╭─ RECORDED DATA
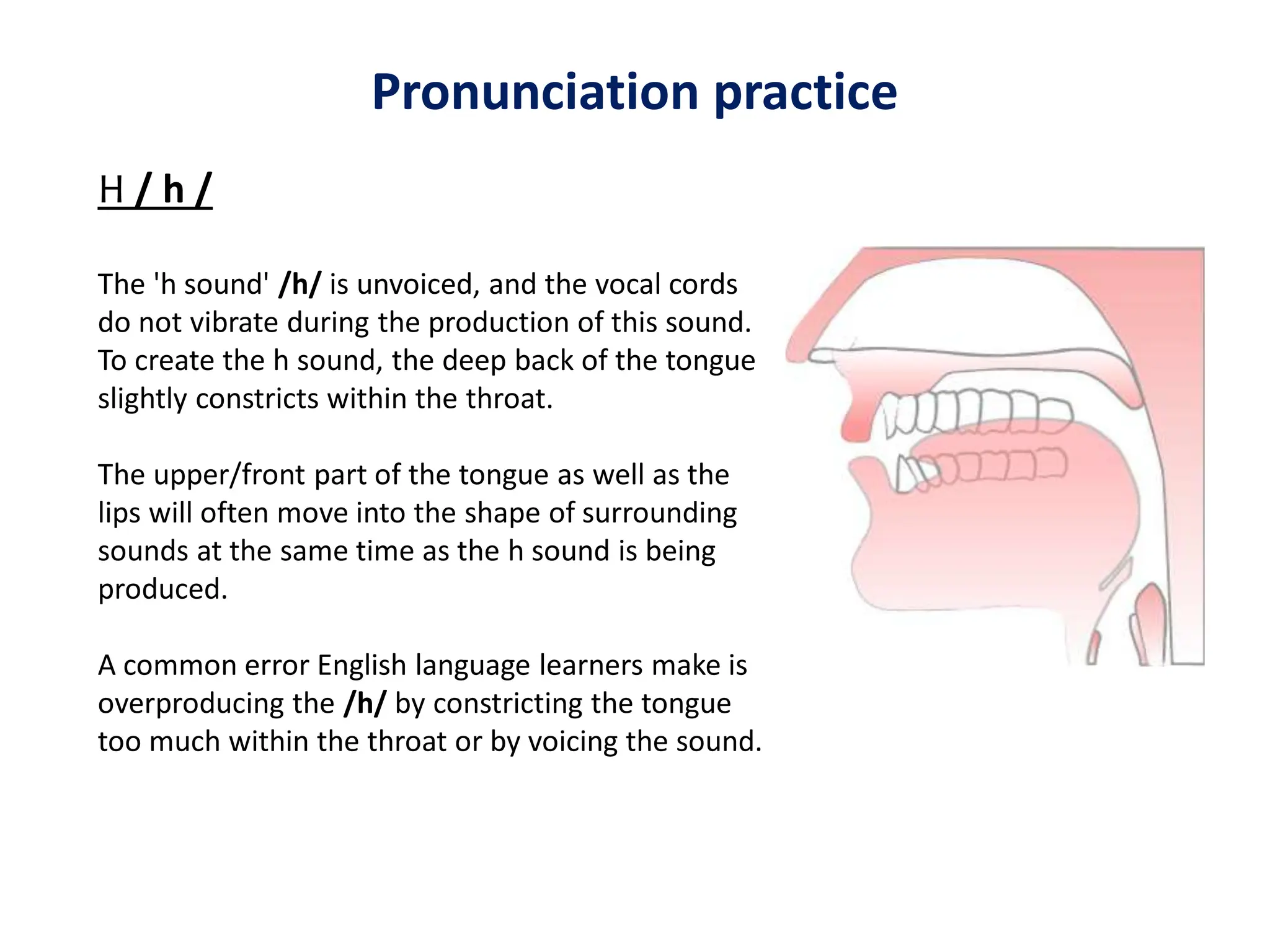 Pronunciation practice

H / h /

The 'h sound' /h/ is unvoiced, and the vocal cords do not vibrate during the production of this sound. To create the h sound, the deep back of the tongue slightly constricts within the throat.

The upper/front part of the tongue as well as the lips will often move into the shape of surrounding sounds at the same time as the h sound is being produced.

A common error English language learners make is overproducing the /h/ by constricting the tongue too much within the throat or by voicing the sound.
╰─
╭─ RECORDED DATA
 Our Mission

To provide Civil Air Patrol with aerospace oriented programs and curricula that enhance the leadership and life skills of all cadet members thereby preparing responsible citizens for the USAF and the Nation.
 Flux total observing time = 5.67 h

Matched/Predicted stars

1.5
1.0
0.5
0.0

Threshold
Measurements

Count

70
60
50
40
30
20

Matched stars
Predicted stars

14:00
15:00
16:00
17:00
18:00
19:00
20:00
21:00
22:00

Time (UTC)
╰─
Retype exactly the span of lines from the one with "The upper/front part" through the one with "A common error"; include both ends and omit the rest of the material.

> ANSWER TO THE PROBLEM:
The upper/front part of the tongue as well as the lips will often move into the shape of surrounding sounds at the same time as the h sound is being produced.

A common error English language learners make is overproducing the /h/ by constricting the tongue too much within the throat or by voicing the sound.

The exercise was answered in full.